How to rollover without tax. Every time you change jobs, you need to decide what to do with your old 401(k) plan. You can leave the money with your former employer or roll it over to an IRA or your new employer's retirement plan. If you decide to move your money, ask your financial institution to directly deposit the money in the new account you select. This allows you to avoid having 20 percent withheld for income tax. "If you are given a check and the check is made out to you personally, then that is counted as a distribution and could be taxable," says Madeyski. "If you are sent a check made out in your name, then send it back and ask them to make it out to the rollover IRA custodian."
Date early withdrawal penalty ends. Retirees who leave their job during the calendar year they turn 55 or later can take 401(k) withdrawals without having to pay the 10 percent early withdrawal penalty. However, if you leave the job sponsoring your 401(k) plan at age 54 or earlier, you will generally need to wait until age 59½ to take distributions without a penalty.

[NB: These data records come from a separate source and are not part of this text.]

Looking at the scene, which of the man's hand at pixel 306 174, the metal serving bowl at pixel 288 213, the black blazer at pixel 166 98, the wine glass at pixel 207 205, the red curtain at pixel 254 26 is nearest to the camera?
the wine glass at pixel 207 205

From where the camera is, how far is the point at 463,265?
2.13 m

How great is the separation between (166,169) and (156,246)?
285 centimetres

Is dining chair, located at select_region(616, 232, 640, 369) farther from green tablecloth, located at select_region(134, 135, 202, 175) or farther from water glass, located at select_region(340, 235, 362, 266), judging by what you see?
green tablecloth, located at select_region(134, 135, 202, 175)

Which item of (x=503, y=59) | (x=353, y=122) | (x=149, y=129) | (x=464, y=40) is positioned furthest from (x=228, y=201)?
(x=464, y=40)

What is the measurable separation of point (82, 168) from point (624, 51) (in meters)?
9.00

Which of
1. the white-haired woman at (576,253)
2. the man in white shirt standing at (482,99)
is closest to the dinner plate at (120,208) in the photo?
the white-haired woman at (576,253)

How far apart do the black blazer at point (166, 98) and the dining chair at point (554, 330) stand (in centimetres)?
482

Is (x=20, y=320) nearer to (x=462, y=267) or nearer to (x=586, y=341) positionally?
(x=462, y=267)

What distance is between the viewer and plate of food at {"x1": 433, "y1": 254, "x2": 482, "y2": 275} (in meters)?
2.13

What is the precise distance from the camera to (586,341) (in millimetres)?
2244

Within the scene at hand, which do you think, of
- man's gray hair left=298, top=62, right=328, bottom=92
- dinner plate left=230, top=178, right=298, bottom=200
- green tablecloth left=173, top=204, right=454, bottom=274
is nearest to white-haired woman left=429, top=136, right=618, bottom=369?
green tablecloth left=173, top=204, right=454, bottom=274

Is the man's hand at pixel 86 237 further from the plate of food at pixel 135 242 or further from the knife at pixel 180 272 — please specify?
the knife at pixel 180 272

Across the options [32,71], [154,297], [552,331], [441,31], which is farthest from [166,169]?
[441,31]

When to take money out. Withdrawals from 401(k)s become required after age 70½. The first required minimum distribution is due by April 1 of the year after you turn 70½, and subsequent withdrawals must be taken by December 31 each year. The penalty for failing to withdraw the correct amount is a 50 percent excise tax on the amount that should have been distributed. People who delay retirement past age 70½ (and who don't own at least 5 percent of the company sponsoring the plan) can delay 401(k) distributions from their current 401(k) plan until April 1 of the year after they retire.